DIY Knives for Off-Grid Survival
In this day and age, making your own tools and weapons may seem an anachronism and also pretty inadequate. There are knives made from high-tech materials available everywhere, and plenty of models to choose from. Regardless of your need or your preference, there’s a knife ou there to suit your needs.
What happens, though, if society collapses and there are no longer superstores from which to purchase any knives? This theory applies to absolutely everything, including tools, weapons, food, and even clothes. We are living in modern times; everything is just a click away or a phone call away, but that can change in the blink of an eye.
Suppose that you are facing a life and death situation. Maybe the sun won’t shine tomorrow, or you’ll get lost in the woods, or your plane will crash, many scenarios are possible in which you will need a knife but won’t have one. When you’re in the wild, a knife will be your best friend; it could literally be the difference between life and death.
If you like knives like I do, you may be interested in a crash course on “how to make your own knife”. I bet you’ve asked yourself at least once (I surely did) how a knife is made. Making your own knife is like the ultimate level when it comes to survival. So, if you’re forced to make your own blade, to protect and to serve you, what would you do? Where would you start from?
What to Use
Modern knives are made of various qualities of steel or other alloys, plastic or various composite materials. When you’re lost in the wilderness, it would seem improbable for you to have access to cutting tools, hammers, forges and other tools and equipment necessary for forging metals. so a regular “made of steel” knife is out of the question.
That’s okay though, because the first knives were made in an era in which iron was not even discovered yet. There are certainly other ways to get the job done. The first knives are dated from the Stone Age, and they were made out of stone by our crafty ancestors.
Making a knife out of stone is not very hard at all. Practically anybody, with a little bit of practice, can build himself a cool knife by flint knapping, just like the prehistoric men did.
Flint knapping (the process of shaping stone into a tool or weapon) can be done using hammerrock tools as well as wood and bone to refine them. Obsidian, flint, and chert are common stones used in knife-making.
In theory, it’s a simple process: find a piece of rock that has the desired dimensions and hammer it with another rock until you give it a “knife like” shape. After that you must flake off the end of the “blade” to make it sharp and affix a handle on the other end and voila!
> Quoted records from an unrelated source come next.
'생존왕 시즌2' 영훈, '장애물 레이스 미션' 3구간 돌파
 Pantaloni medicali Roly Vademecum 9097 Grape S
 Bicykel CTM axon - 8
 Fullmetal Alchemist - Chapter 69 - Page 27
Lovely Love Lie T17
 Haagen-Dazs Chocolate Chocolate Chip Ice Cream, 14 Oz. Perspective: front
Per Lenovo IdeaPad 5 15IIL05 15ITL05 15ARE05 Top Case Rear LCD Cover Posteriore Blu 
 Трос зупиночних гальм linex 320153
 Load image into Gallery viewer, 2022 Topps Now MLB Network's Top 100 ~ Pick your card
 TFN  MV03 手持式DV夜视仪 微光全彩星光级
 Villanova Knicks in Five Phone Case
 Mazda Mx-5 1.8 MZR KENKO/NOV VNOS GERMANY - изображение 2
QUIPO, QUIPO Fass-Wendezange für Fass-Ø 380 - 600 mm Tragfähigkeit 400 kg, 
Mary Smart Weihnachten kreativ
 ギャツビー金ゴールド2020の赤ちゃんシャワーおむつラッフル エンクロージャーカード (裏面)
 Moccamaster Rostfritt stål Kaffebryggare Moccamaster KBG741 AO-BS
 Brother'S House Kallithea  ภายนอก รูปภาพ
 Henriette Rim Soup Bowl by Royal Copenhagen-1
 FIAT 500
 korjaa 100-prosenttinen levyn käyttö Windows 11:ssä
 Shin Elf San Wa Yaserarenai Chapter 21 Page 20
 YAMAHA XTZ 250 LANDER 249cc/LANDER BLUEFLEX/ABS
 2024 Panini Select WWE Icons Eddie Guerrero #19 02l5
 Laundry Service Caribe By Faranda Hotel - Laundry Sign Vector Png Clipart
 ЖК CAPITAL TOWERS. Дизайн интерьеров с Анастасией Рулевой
That’s about it.
It only takes a few rocks and some mad skills (that you’ll acquire with practice) to make yourself a cool looking, functional knife.
What to Do
Now, here are the basic steps you need to follow when making your own knife:
1. Find your raw materials. Native Americans were experts in obsidian and flint knapping, primily because it’s readily available in many places and both are good materials for knives. As a beginner, flint is probably your best option. Both rocks are very hard and tough, they cut well and yet they’re pretty easy to carve and to bring them to the desired shape. The bigger the initial rock, the larger the blade will be.
Geology rocks folks! Knowing which rock is what when it comes to stones could prove very useful in a survival situation, so get your facts straight and learn how to distinguish between different types of rock. For example, obsidian looks like black glass, because it’s actually solidified magma, and it’s pretty hard to find. Flint on the other hand is more common. As a general rule of thumb, creeks are abundant in high quality rocks for making blades, so that’s where you should take a look first.
2. Find yourself a hammerstone, which is actually a medium sized rock that you will be using for striking off the blades. The hammer stone should be as closed to a spherical shape as possible.
3. Use the hammer stone to strike the edge of the rock (the future knife) and if you strike well, the force of the strike will shatter the bottom of the rock, creating a blade like profile. It’s hard to explain; all you need is practice.
4. Be careful when hitting the rock. Rock shrapnel may hurt your eyes. Also avoid hitting your fingers. Don’t hit too hard; go nice and easy and have patience at all times.
5. Use a piece of wood or your hammerrock to polish the blade til it’s sharp.
6. After the job’s done, you’ll have to add a handle to the sharp flint blade. You can use a piece of wood for that, affixed with wire or something improvised from your own clothes.
Don’t worry, if our ancestors could do it, so can we. All it takes is practice and patience.